Reports Issued in Compliance with the Directive
Because Directive 2014/95/EU is effective for years beginning on or after January 1, 2017, public interest entities meeting the size thresholds and issuing reports during 2018 for the 2017 financial year must now comply. Companies subject to the directive should include non-financial reports either within their management report or as a separate document. Exhibit 1 illustrates the nonfinancial reporting method for a sample of EU companies and provides links to the companies’ nonfinancial reports.
Reporting Methods and Reports for Select EU Member State Companies
Currently, there are no U.S. regulatory requirements for U.S.-based companies to prepare the mandatory nonfinancial disclosures specified in the directive or to prepare any type of corporate social responsibility report (with some limited exceptions, such as required disclosures about mine safety and conflict minerals). U.S. companies that operate in EU countries and meet the reporting standards will, however, have to follow the nonfinancial reporting requirements. This may not be a major change for some of these businesses, since many of the largest U.S. companies already prepare these types of reports. Exhibit 2 lists a sample of U.S. companies with significant operations in Europe that currently (and, for some, for multiple years) prepare some type of non-financial disclosure document, with links to the various reports.
Nonfinancial Reports of Select U.S. Companies
Implications for CPAs in the United States
While the directive applies to public interest entities in the EU, CPAs in the United States need to be aware of the directive and its implications for U.S. companies. For now, only the largest U.S. companies that are considered “public interest” entities, including entities operating in member states of the EU that meet the size criteria outlined above, are subject to the rules of the directive. As noted above, many of the largest U.S. companies already prepare separate reports that may meet the requirements of the directive; however, those entities (and their accountants) should be aware of the specific disclosures required by the directive and add them to their existing reports if necessary to avoid any penalties associated with noncompliance.
Depending on the country in which the U.S. business operates, different rules will apply; however, most countries require that an audit firm verify the existence of the nonfinancial report. U.S. companies may not be aware of this requirement and may not know what kind of penalties would be imposed upon them for not providing the report. Because auditors of the financial statements will likely be responsible for this, they need to make sure that their clients are in compliance.

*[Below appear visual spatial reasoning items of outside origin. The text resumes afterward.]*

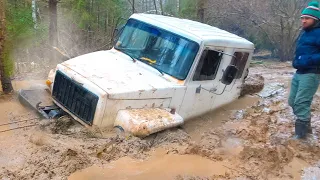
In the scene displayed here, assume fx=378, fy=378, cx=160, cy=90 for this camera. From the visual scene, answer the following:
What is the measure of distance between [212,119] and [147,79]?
5.54ft

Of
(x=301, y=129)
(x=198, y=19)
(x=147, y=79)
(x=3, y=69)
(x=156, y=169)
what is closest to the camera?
(x=156, y=169)

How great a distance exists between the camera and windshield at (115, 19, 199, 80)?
556 cm

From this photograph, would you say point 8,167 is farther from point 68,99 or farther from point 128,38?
point 128,38

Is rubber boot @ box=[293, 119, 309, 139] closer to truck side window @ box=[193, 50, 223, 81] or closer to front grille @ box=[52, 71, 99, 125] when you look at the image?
truck side window @ box=[193, 50, 223, 81]

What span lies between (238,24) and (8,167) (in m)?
14.5

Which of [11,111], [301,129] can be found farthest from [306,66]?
[11,111]

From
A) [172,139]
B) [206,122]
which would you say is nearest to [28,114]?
[172,139]

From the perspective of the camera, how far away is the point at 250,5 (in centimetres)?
1628

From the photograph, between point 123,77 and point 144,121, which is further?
point 123,77

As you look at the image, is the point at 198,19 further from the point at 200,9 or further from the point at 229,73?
the point at 229,73

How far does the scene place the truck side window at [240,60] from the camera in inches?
255

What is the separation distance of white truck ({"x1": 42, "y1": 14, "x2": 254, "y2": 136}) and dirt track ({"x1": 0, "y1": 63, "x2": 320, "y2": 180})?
0.23 m

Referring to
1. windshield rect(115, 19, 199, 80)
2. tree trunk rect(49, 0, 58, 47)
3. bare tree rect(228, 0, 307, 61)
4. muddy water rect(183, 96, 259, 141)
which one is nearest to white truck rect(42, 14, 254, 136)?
windshield rect(115, 19, 199, 80)

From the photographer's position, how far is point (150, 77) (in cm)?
549
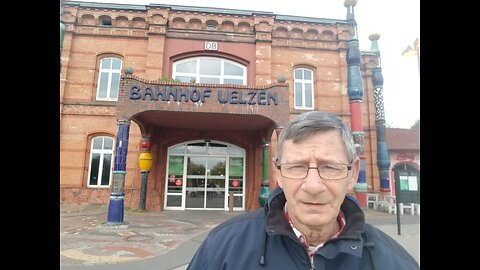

Although currently only the existence of the report must be verified, the language in the directive leaves member states open to require auditor verification of the content of the nonfinancial reports: “Statutory auditors and audit firms should only check that the non-financial statement or the separate report has been provided. In addition, it should be possible for member states to require that the information included in the non-financial statement or in the separate report be verified by an independent assurance services provider.” U.S. auditors should be prepared for this and may want to take this opportunity to discuss with their clients how they can use their nonfinancial reports to create a competitive advantage. With more international companies now issuing nonfinancial reports, auditors can help their clients improve the credibility of their nonfinancial reports by validating the contents. Thus, companies (with help of their accountants and auditors) can differentiate themselves by not only broadcasting how they address environmental, social, human rights, anticorruption, and diversity issues, but also enhancing the credibility through the provision of external assurance. Understanding the requirements of the directive can put U.S. CPAs ahead of the game in the event the United States follows suit and begins requiring nonfinancial reports or external assurance of nonfinancial disclosures.